Guadalupe Road in south Victoria County, Texas, was brand new in August 2016 after the county spent $200,000 to repave it for the first time in decades. But in the last few weeks, it began to crumble and crack, forcing county crews to patch up the deteriorating surface.
“It got to the point yesterday that we had to shut down the road and start repairing it,” said Commissioner Danny Garcia in early March.
The cause of the damage: fleets of trucks hauling thousands of pounds of dirt to a nearby natural gas pipeline project.
“Overweight vehicle permits allow up to 84,000 pounds,” said Garcia. “But county roads can’t take that – much less 600 of those loads.”
Garcia’s county road is among miles of pavement across the state that have borne the burden of overweight traffic, often from the energy industry. Although local businesses and residents welcome the companies and the jobs they bring, their presence comes with an unintended consequence – one that leaves county governments with unexpected road damages that can rise into the millions of dollars.

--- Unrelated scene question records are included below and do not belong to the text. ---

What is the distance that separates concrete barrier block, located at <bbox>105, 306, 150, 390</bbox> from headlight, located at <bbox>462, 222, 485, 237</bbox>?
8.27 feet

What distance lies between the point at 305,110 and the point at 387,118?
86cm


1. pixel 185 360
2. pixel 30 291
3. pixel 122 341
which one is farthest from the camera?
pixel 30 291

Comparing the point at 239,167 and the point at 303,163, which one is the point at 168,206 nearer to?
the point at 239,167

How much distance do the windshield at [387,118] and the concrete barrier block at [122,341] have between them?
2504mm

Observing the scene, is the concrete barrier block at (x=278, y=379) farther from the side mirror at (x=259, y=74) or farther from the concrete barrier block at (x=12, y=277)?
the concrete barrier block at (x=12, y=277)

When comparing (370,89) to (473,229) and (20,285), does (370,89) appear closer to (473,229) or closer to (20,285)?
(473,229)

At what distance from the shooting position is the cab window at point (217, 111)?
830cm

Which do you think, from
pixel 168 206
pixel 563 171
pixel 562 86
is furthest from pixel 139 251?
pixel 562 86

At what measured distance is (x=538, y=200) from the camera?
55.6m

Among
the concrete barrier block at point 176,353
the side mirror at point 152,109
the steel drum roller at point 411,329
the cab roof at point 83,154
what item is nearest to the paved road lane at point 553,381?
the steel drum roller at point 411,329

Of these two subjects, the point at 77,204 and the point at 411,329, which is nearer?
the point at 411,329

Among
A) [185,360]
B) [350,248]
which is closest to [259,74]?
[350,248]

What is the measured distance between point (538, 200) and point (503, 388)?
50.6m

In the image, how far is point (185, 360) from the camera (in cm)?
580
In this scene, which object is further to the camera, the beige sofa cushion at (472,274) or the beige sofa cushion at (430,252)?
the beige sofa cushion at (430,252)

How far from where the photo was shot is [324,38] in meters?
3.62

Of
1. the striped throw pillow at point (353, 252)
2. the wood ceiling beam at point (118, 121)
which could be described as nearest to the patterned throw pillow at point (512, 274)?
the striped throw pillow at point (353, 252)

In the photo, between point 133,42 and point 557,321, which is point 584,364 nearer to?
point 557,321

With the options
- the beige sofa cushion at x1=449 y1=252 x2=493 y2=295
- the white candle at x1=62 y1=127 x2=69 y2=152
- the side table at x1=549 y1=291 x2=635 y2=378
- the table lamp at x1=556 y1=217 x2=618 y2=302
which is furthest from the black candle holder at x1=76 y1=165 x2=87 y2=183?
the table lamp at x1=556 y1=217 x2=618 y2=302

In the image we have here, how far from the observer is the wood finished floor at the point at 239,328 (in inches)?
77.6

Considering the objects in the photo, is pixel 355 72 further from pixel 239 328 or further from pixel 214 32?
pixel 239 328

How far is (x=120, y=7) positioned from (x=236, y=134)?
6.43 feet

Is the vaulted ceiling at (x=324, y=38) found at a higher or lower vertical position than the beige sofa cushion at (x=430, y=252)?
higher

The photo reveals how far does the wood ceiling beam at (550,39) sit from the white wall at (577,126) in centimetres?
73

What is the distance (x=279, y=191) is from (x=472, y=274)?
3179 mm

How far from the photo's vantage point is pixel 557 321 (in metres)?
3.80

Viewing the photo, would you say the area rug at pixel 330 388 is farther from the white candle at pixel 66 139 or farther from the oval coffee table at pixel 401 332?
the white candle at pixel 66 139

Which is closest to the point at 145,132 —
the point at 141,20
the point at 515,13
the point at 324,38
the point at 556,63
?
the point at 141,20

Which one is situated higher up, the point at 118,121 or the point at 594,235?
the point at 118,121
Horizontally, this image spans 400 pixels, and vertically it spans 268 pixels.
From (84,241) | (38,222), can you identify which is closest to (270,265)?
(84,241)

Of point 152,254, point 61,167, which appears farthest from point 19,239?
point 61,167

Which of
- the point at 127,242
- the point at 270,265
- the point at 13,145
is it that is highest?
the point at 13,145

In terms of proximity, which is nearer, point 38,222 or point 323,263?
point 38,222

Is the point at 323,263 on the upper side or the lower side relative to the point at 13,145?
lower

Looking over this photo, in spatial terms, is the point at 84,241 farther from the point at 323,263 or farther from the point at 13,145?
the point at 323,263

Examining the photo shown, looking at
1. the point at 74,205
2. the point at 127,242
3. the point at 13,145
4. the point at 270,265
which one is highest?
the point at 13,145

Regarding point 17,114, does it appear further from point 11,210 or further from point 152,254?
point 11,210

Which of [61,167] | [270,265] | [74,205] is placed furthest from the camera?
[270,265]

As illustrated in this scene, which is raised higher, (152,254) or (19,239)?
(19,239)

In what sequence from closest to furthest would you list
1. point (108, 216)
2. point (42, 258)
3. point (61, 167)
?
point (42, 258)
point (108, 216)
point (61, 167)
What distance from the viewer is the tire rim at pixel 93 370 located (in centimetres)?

But as it stands, county officials say their governments receive little compensation from the industries that cause the damage or the state, which permits overweight trucks to travel on both state and county roads. This problem has spurred lawmakers to seek legislative solutions, but they’ve been largely unsuccessful at finding a permanent fix.
“Everybody likes oil and gas, and everybody likes to talk about the jobs and everything that’s happening,” said Rep. James White, who represents rural counties in east Texas. “But there’s an impact.”
Brittany Sowacke/Bloomberg News
There was a grant program to help counties that took the brunt of heavy traffic during the Eagle Ford Shale boom, but that program fizzled out. So last year, White introduced a bill that would set aside a 2 cents on every dollar from the state’s tax on oil and gas production to be given to counties with roads and bridges used by the energy companies and the trucks they hire.
“We’re all for the drilling,” said White. “But you know, I was just thinking, what is a fair way to get some money back into these counties’ hands where they can at least maintain the roads?”
In Victoria, cash to fix roads is exactly what Garcia needs but doesn’t have a whole lot of. His precinct is home to some of the poorest communities in the county, some of which are in desperate need of new road signs, street lighting and crosswalks.
Each year, Garcia carefully creates a budget and decides which projects take priority – until the unexpected happens and he’s forced to repair a road that wasn’t on his list.
“We would love to build roads that can take those loads all day – we can’t afford them,” said Garcia.
This year, Garcia has about $1.3 million to tackle all road and bridge problems across 150 miles of roads in his district. The Texas Department of Transportation kicks in some compensation to offset impacts from overweight vehicles, but that’s usually only about $10,000 each year.
And the compensation from the state transportation agency comes in the form of surplus road materials, not cash, said Garcia.
“I’d have to be in office 20 freaking years before I made up the amount of money for me to fix this one road,” said Garcia.
Fortunately for Garcia, the company building the pipeline project said it would pay to repair the road, he said. But county leaders elsewhere aren’t always so lucky.
About an hour north of Garcia’s district, DeWitt County Judge Daryl Fowler has been dealing with even more extensive problems for years. Since taking office in 2011, Fowler has argued that his county hasn’t received its fair share of revenue pouring into the state from drilling and fracking.
“The burden of repairing the damages to county roads caused by oil and gas drilling efforts still falls principally on county taxpayers,” said Fowler.
In the height of the Eagle Ford Shale boom when the county was inundated with oil and gas traffic, a 2012 study found that nearly half of DeWitt County’s 690 miles of roadway were affected in some way. The study said rebuilding roads to handle heavy traffic came with a $432 million price tag.
But between 2010 and 2018, his county only got less than $1 million from state overweight vehicle fees and less than $250,000 in gas tax money, which barely covered one road project, let alone all of them.
While the state was giving grant money to counties with damage from Eagle Ford Shale traffic, DeWitt County received about $4.9 million. That money has been spent, and Fowler is calling for legislators to find a more permanent solution.
That could include a legislative fix like the one the lawmaker from east Texas proposed, which would give counties a sliver of tax revenue from oil and gas production, Fowler said.
“We’re neglecting other needs in order to get the roads improved and safe for the school buses and first responders and keep the wheels of industry turning,” said Fowler.